WHAT THE EXERCISE ASKS — Extend the passage on mass analysis instruments and their data, resuming after its final sentence on bandwidth and storage requirements.

EXTRACT TO READ —
Once the ions are generated, the ions (having a mass m and z elementary charges e) may be accelerated with a voltage V into an electric field E and/or a magnetic field B along a path with a radius of curvature r. The different ions having different mass to charge ratios (m/z) can be distinguished by altering the electric field E, the magnetic field B, and/or the voltage V. For example, by changing the electric field E, the magnetic field B, and/or the voltage V, the ions travel along a different radius of curvature r. Thus, depending on when and where an ion is detected by a detector of the mass analysis instrument 102, the mass-to-charge ratio of the ion can be determined. Different types of mass analyzers or mass filters may be used to accomplish the manipulation or acceleration of the ions to allow for such types of detection. Some examples include quadrupole mass analyzers, ion-trap mass analyzers, time-of-flight mass analyzers, and orbitrap mass analyzers, among others.

Detection of the ions may be performed through the use of various detectors or detection systems. Some example detection systems utilize an electron multiplier detector or a microchannel plate detector. Based on the signals from the detection system, mass analysis results may be generated. The mass analysis results may be in the form of mass spectra for the sample being analyzed. A mass spectrum may represent a set of ion counts for a particular amount of time. The mass analysis results may be generated in different formats or manners. For instance, the mass analysis results may be presented or stored as a total-ion chromatogram (TIC), an extracted-ion chromatogram (XIC), a base-peak chromatogram (BPC), or other types of formats.

In the embodiment of system 100A, each of the mass analysis instruments 102 are in communication with a cloud-based server 106 and a local or on-premises server 106. The communication with the servers 106, 108 may be achieved through many different communication techniques or protocols. The communication may be achieved through wireless connections, wired connections, and/or a combination of wired and wireless connections. For instance, the communication may be achieved through the Internet based on various Internet protocols (IP), such as the transmission control protocol (TCP), User Datagram Protocol (UDP), Internet Control Message Protocol (ICMP), Hypertext Transfer Protocol (HTTP), Post Office Protocol (POP), and/or File Transfer Protocol (FTP), and/or Internet Message Access Protocol (IMAP), among other types of communication protocols. The data generated from the mass analysis instruments may be communicated to the servers and stored on the servers. Accordingly, additional data increases both bandwidth and storage requirements for the facility 104.

AVAILABLE DATA —
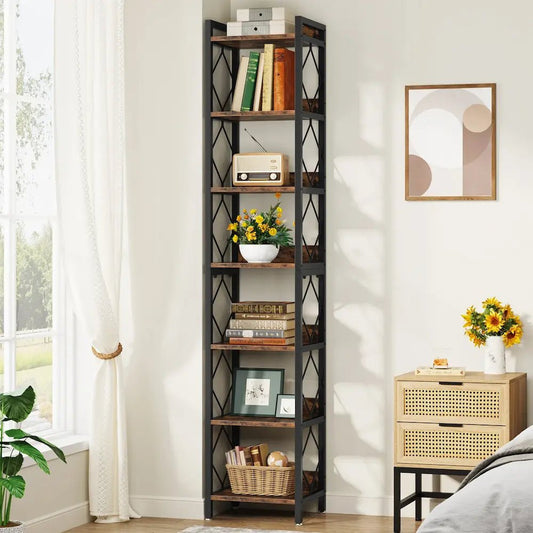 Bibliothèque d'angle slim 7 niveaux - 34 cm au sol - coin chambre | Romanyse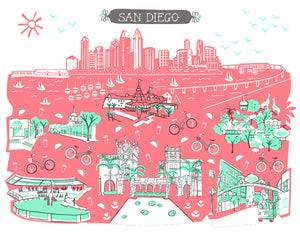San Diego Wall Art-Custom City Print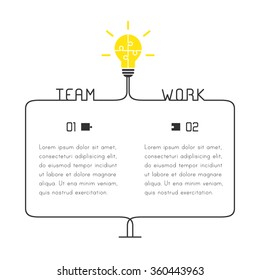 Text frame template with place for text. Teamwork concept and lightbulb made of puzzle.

...

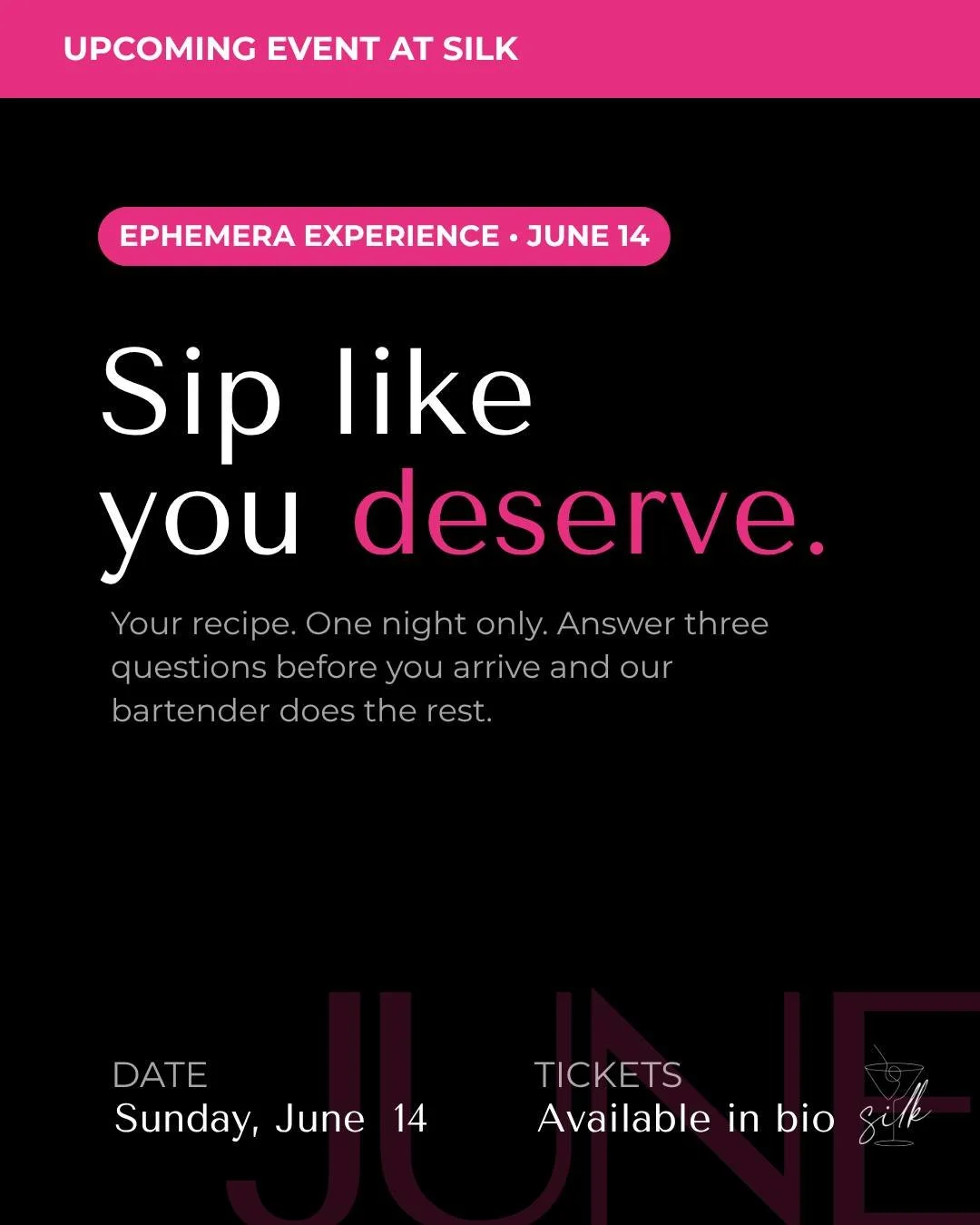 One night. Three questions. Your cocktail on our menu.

ANSWER FOR THE TASK —
The cloud-based server 106 and/or the local server 108 may include a single server or a plurality of servers that operate together to execute the algorithms and operations described herein. The cloud-based server 106 may be part of cloud-based computing platform or hosting platform, such as the Amazon Web Services (AWS) platform from Amazon.com, Inc. of Seattle, Washington, or the Azure platform available from Microsoft Corporation of Redmond, Washington.

FIG. 2 depicts example electronic and computing elements of an example mass analysis instrument 202. The mass analysis instrument may include computing components 222. The computing components 222 may be housed within the mass analysis instrument 202 itself, located adjacent to the mass analysis instrument 202, or be in electronic communication with the mass analysis hardware and components 204. In its most basic configuration, the computing components 222 typically include at least one processor 218 and memory 220. Depending on the exact configuration, memory 220 (storing, among other things, mass analysis programs and instructions to perform the operations disclosed herein) can be volatile (such as RAM), non-volatile (such as ROM, flash memory, etc.), or some combination of the two. Further, the mass analysis instrument 202 may also include storage devices (removable, 224, and/or non-removable, 226) including, but not limited to, solid-state devices, magnetic or optical disks, or tape. Further, mass analysis instrument 202 may also have input device(s) 230 such as touch screens, keyboard, mouse, pen, voice input, etc., and/or output device(s) 228 such as a display, speakers, printer, etc. One or more communication connections 232, such as local-area network (LAN), wide-area network (WAN), point-to-point, Bluetooth, RF, etc., may also be incorporated into the mass analysis instrument 202. The mass analysis instrument 212 also includes a detector 212. The detector 212 may be any one of a variety of detectors or detection systems. Some example detection systems include an electron multiplier detector or a microchannel plate detector. The detector 212 is in communicatively connected to the computing components 222 such that signals generated by the detector can be processed and stored by the computing components 222.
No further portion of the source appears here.